日本テレビの中継がなければ、これだけの大会に成長しなかったわけだが、それでもずっと中継を続けてきたラジオ局があったからこそ、私はこの仕事をしていると断言できる。
ラジオは箱根駅伝の窓であり、想像を広げてくれる装置だった。
最初は何度も生中継を却下された
私が早稲田大学に入学したのは1986年のことである。この年度は、箱根駅伝にとって大きな意味を持つことになる。
その年の暮れ、サークルの先輩の草間さん(千葉・市川高出身)と、同級生の松元(鹿児島高出身)が「年末年始は箱根でバイトだよ」と話しているのを聞いた。それが日本テレビの箱根駅伝のバイトだと知ったのは、後になってからのことである。

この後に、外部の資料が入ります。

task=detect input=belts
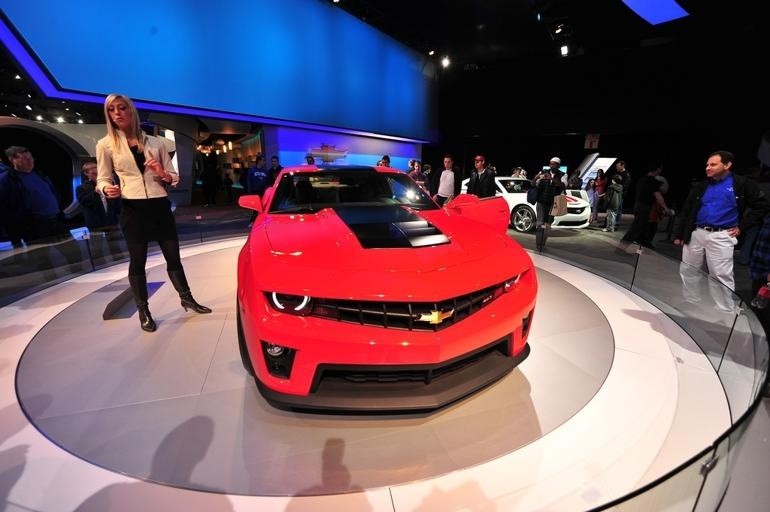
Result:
[697,225,732,231]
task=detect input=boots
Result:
[128,273,156,331]
[166,265,212,313]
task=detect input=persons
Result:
[75,161,124,267]
[199,151,219,208]
[638,155,770,257]
[513,156,564,252]
[0,144,83,283]
[670,151,770,319]
[568,160,630,226]
[266,157,284,187]
[247,155,269,229]
[376,154,495,209]
[223,173,236,204]
[215,167,225,192]
[306,156,314,165]
[95,93,212,333]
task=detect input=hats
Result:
[550,157,561,165]
[473,155,485,160]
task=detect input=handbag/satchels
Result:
[527,187,540,205]
[548,195,567,216]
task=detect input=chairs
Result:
[286,179,322,205]
[359,173,393,202]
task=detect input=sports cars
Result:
[238,162,537,414]
[448,153,617,237]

1987年、日本テレビは箱根駅伝の生中継を始めたことで、日本のスポーツ中継の歴史を変えることになる。それまで箱根駅伝をテレビで見られるのは、テレビ東京が1月3日に最終10区を中継するなど限られた機会しかなく、宮城県で生まれ育った私には高校時代まではラジオ中継を聴く以外に箱根駅伝に触れる手段はなかった。視聴者には想像すべくもないが、5区、6区の中継を実現するための技術的なハードルは想像を絶するものがあったという。生中継の生みの親である坂田信久プロデューサーは当時のことをこう振り返っている。
「最初は役員会で猛反対され、何度も却下されました。山中からの中継という技術面の問題に加え、『関東のローカル駅伝で全国の視聴率が取れるわけがない』『資金面はどうするんだ』など、色んな課題を突き付けられました」
視聴率は中継初年度に往路は18.7パーセント、復路が21.2パーセントと大台に乗った。役員会で「視聴率が取れるわけがない」と言っていた人は、なにを考えていたのだろうか? その後の視聴率は20パーセント台後半で推移していたが、2003年に駒大が優勝した時に復路で初めて30パーセントを超えた。
箱根駅伝のコンテンツとしての強さは21世紀に入ってからも続き、2021年に10区で駒大が創価大を大逆転した時は復路で33.7パーセントを記録し、これは過去最高視聴率となった(いずれもビデオリサーチ社関東地区視聴率)。